Sintra e os seus mistérios



Vegetação da Serra de Sintra
 

Por  Maria do Céu Carvalho Dias*
Fotografias: Miguel Nuno Peixoto de Carvalho Dias


 Sintra é uma povoação sede de um concelho próximo de Lisboa e dos mais populosos de Portugal. Tem património construído de várias épocas históricas, bem como um excepcional património natural. Desde cedo entusiasmou o Homem, talvez porque Sintra está imbuída de um espírito mágico-religioso considerável. Os reis portugueses viveram e visitaram Sintra durante muitos séculos; só no século XVIII os palácios de Mafra e Queluz os fizeram esquecer esta zona, recuperada no século XIX pelo romântico Fernando II, marido de D. Maria II. Eça de Queirós colocou personagens de Os Maias a visitarem Sintra. Muitos artistas nacionais e estrangeiros ficaram emocionados e atraídos pela ambiência destas paragens.

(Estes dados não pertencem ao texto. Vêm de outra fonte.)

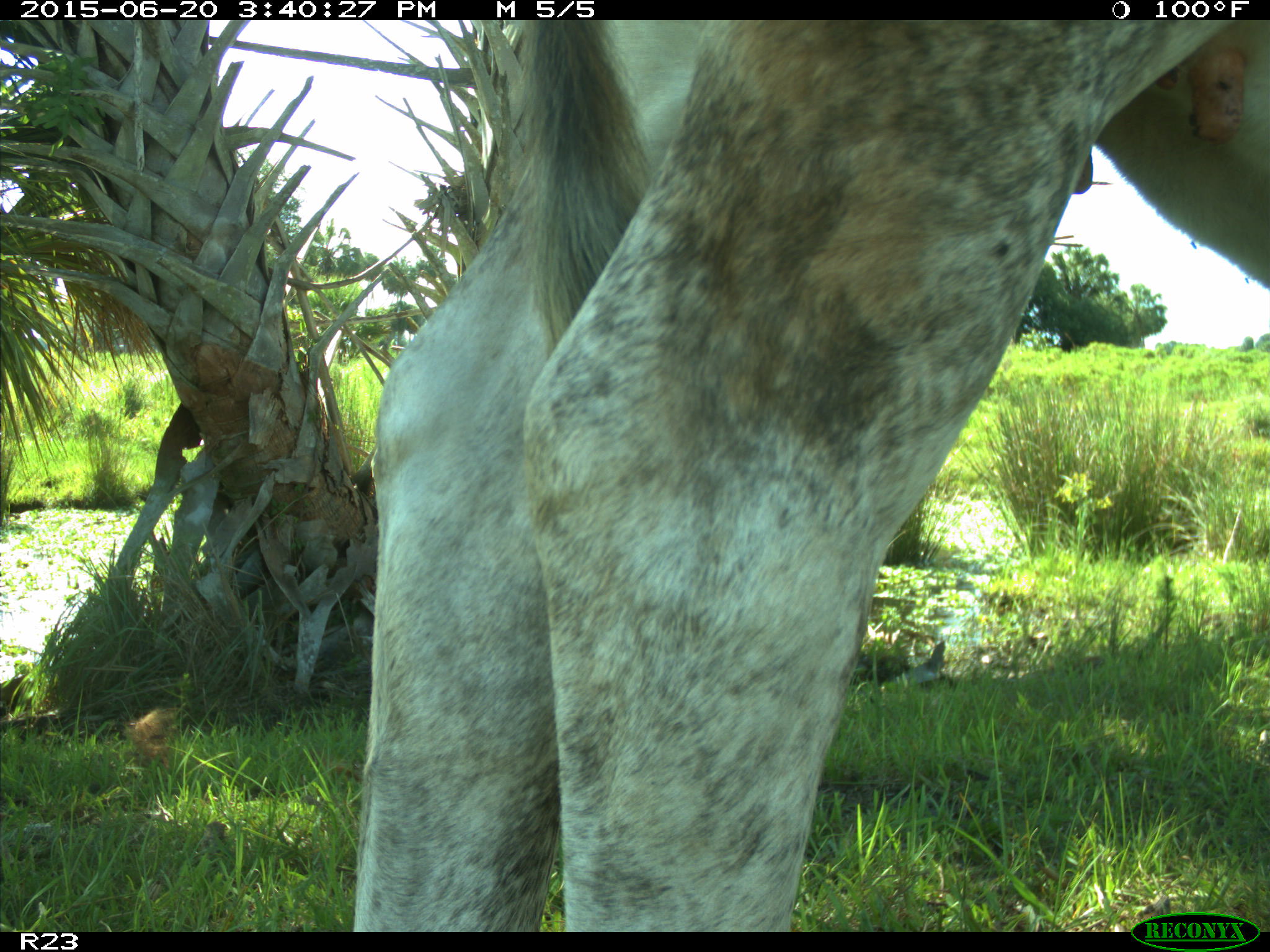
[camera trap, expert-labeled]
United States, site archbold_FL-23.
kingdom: Animalia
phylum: Chordata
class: Mammalia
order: Artiodactyla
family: Bovidae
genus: Bos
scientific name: Bos taurus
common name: domestic cow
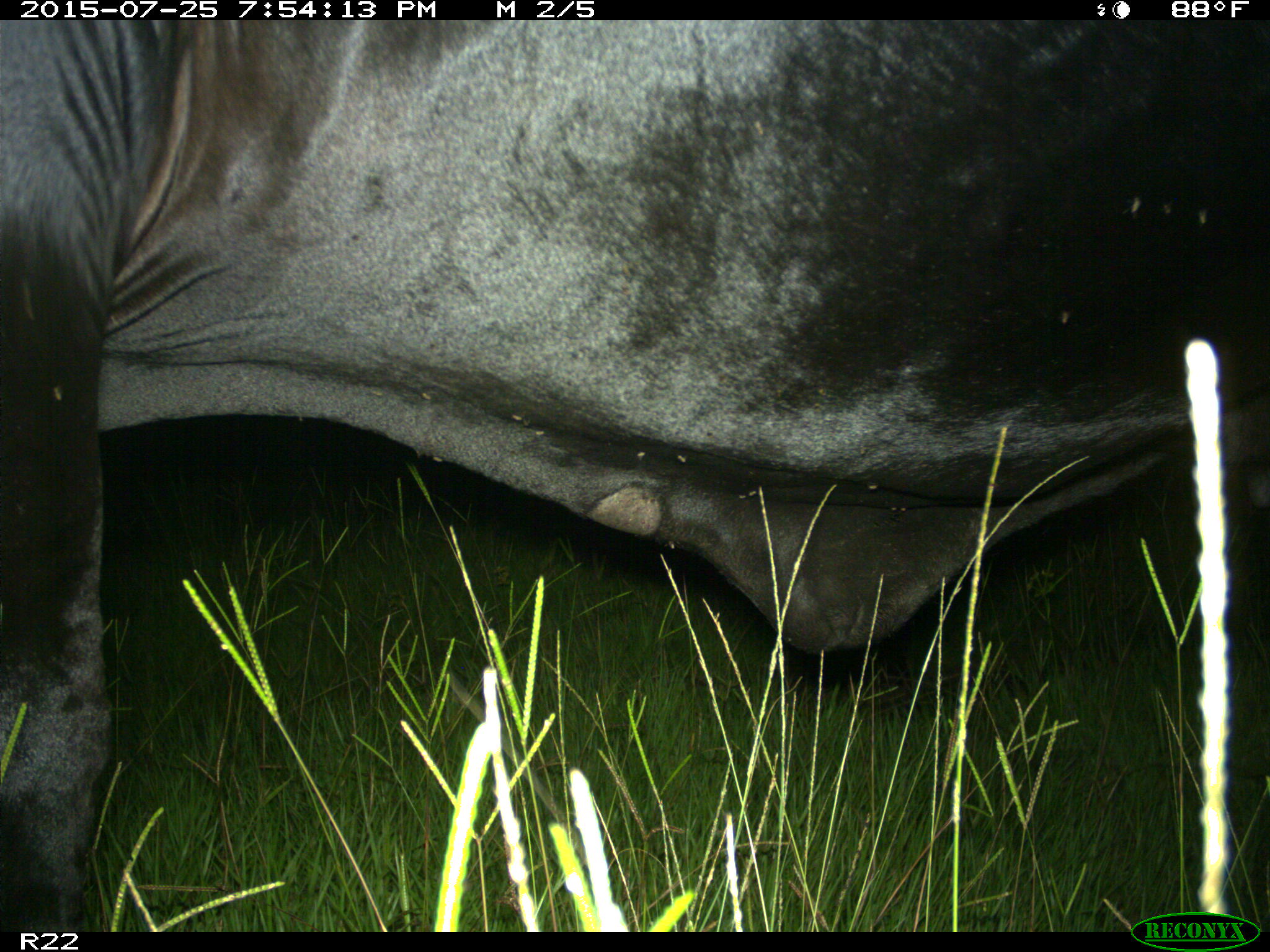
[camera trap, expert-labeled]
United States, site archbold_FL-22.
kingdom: Animalia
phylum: Chordata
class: Mammalia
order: Artiodactyla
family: Bovidae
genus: Bos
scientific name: Bos taurus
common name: domestic cow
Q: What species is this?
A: Bos taurus (domestic cow).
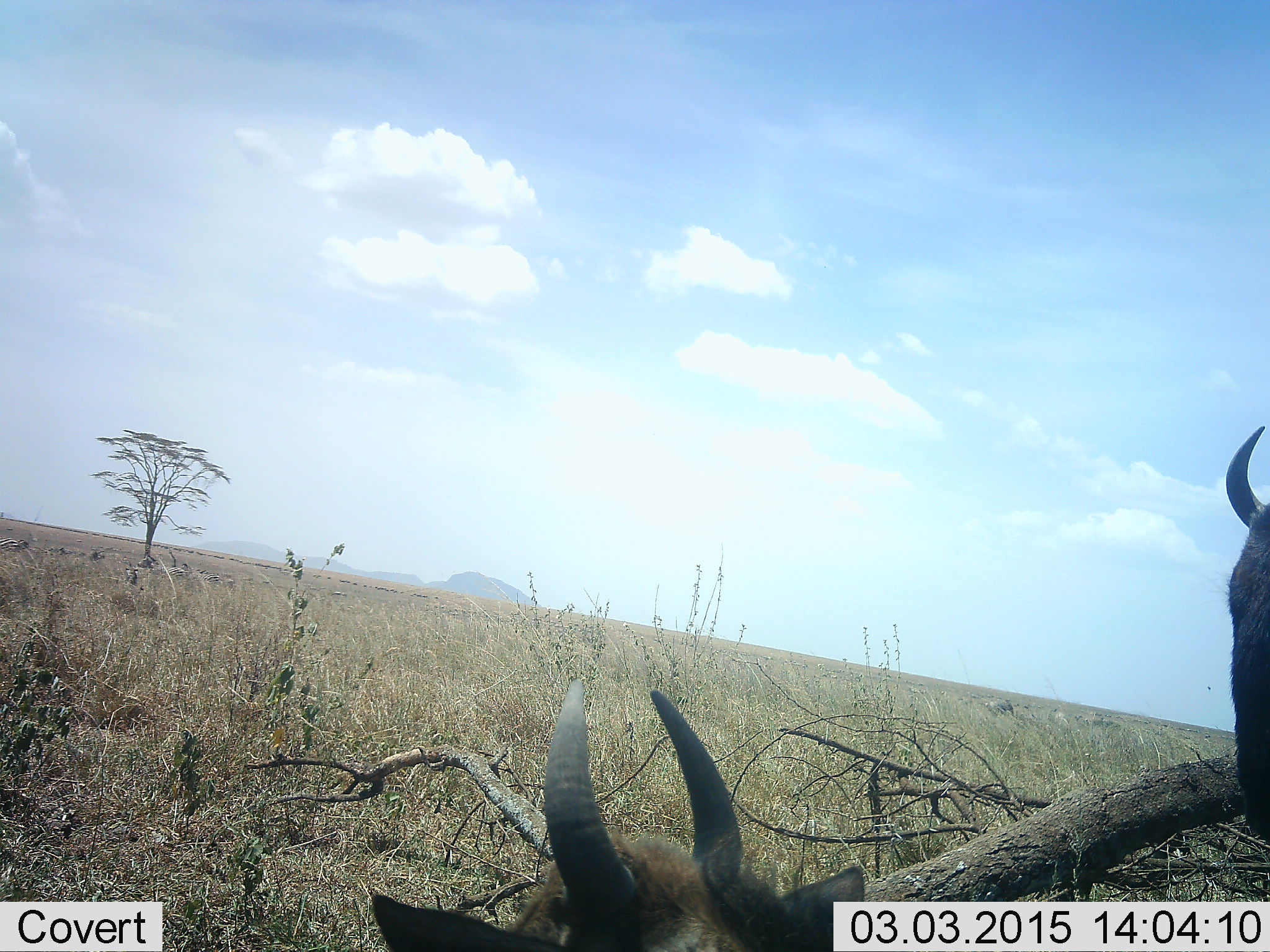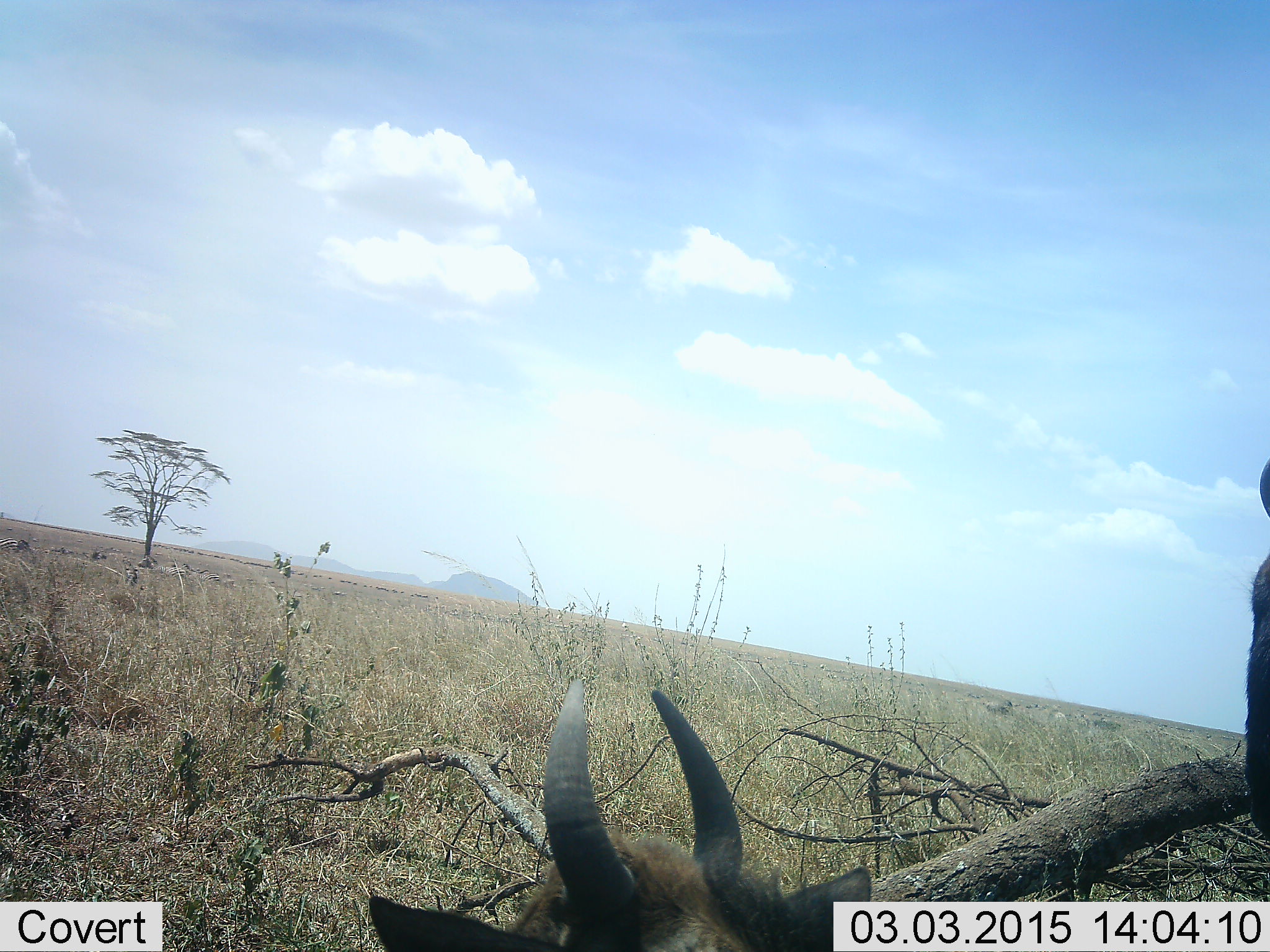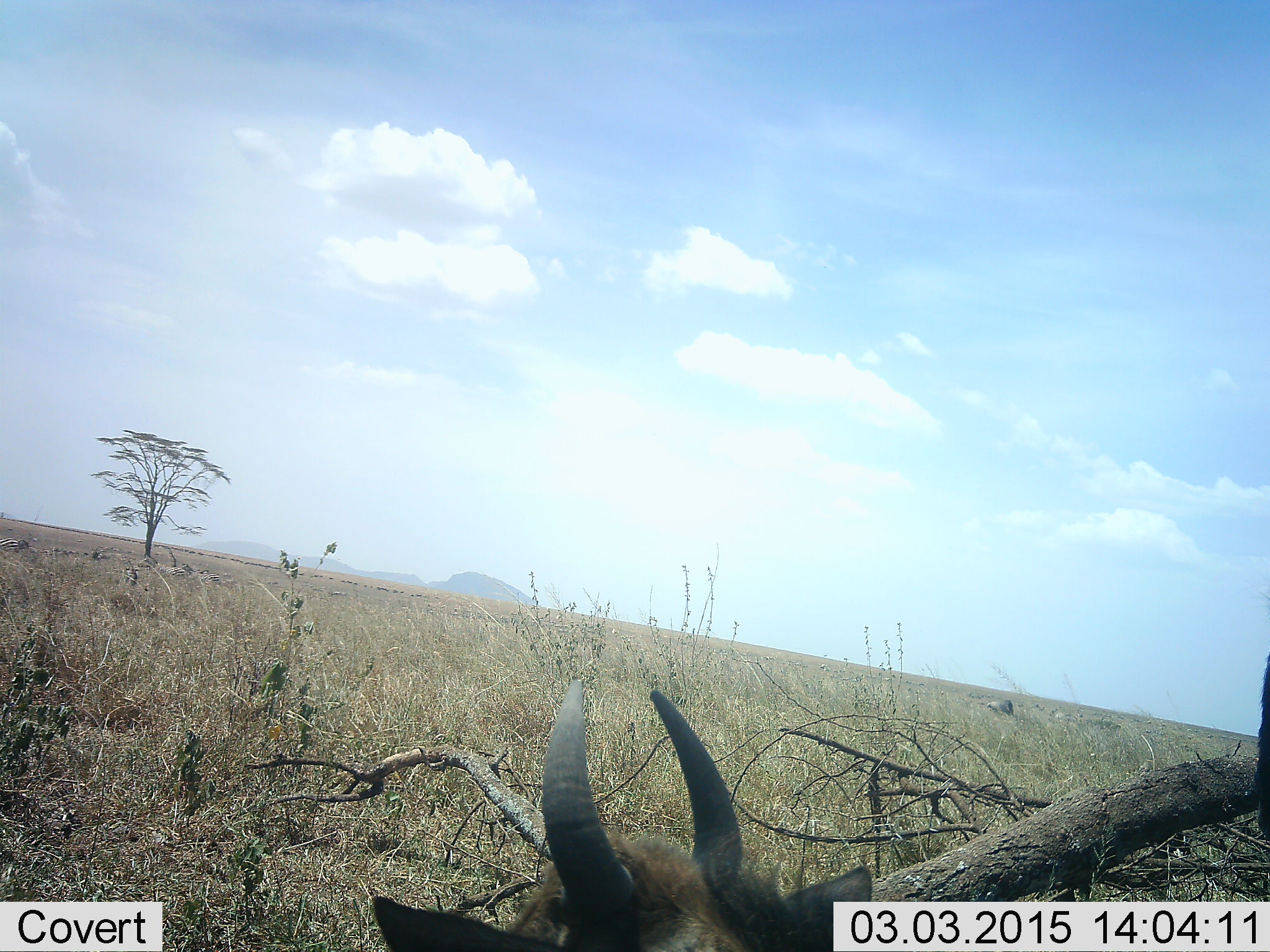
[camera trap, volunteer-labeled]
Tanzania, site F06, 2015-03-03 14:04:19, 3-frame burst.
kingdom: Animalia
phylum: Chordata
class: Mammalia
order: Artiodactyla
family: Bovidae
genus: Connochaetes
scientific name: Connochaetes taurinus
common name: blue wildebeest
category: wildebeest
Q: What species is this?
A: Wildebeest (blue wildebeest) (Connochaetes taurinus).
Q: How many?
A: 2.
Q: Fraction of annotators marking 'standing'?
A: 64%.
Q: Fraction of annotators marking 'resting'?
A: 82%.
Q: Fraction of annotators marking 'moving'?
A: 0%.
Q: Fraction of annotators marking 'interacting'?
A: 0%.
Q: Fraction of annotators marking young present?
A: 9%.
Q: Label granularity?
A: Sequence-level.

Glauber Rocha, cineasta brasileiro, morreu aos 42 anos, dizendo que Sintra era um lugar belo para morrer.
 
A Serra de Sintra transmite-nos um espírito mítico e simbólico com os monumentos megalíticos; com os nomes que lhe estão associados – Mons Sacer ou monte santo, Monte da Lua; pode-se considerar um pólo religioso da região saloia abastecedora de Lisboa, que olha o céu e vê o mar a dois passos; com a ocupação romana, de que frutificam resíduos de Villae senhoriais, enriquecidas por múltiplos espólios arqueológicos, em que se destacam São Miguel de Odrinhas; com a época muçulmana, que legou as azenhas, o linguajar, e, sobretudo, o “Castelo dos Mouros”. Esta fortificação terá sido erguida quando os árabes chegaram a Sintra (século VIII e IX) e lhe chamaram Xintara, Xentra ou Shantara.
 

Castelo dos Mouros
 Mais tarde Sintra é conquistada por D. Afonso Henriques (Século XII), recebe carta foral estabelecendo-se então o concelho de Sintra que se desenvolve cada vez mais. A propósito quero recordar lendas de “mouras encantadas”, como a da origem do local “Seteais” que é um palácio construído no século XVIII numa das extremidades da povoação e donde se abarcam panorâmicas lindíssimas, desde que não haja nevoeiro. Segundo esta lenda, após a conquista aos árabes, um dos primeiros cavaleiros cristãos a subir a serra de Xentra foi D. Mendo de Paiva que encontrou uma porta secreta por onde fugiam vários mouros. Com eles fugia também uma moura muito bonita com a sua velha aia. Quando viu o cavaleiro, a jovem suspirou. A aia pediu-lhe que não suspirasse mais. D. Mendo resolveu fazê-la prisioneira e ela voltou a suspirar. Este novo suspiro fez com que a aia contasse que a bela moura tinha sido amaldiçoada por uma feiticeira e que morreria no dia em que desse sete ais. Novo suspiro é dado pela jovem, mas como o cavaleiro não acreditou na história a moça dá outro suspiro. D. Mendo anuncia que as vai fazer prisioneiras e novo suspiro se ouve. Entretanto o cavaleiro afasta-se e surgem árabes que se preparam para levar as duas mulheres, mas antes cortam a cabeça à velha e a moura dá mais um ai (o sexto). O sétimo foi quando a jovem moura percebeu que também lhe iam cortar a cabeça. O cavaleiro cristão ficou muito desgostoso e deu àquele lugar o nome de Seteais que ainda hoje perdura.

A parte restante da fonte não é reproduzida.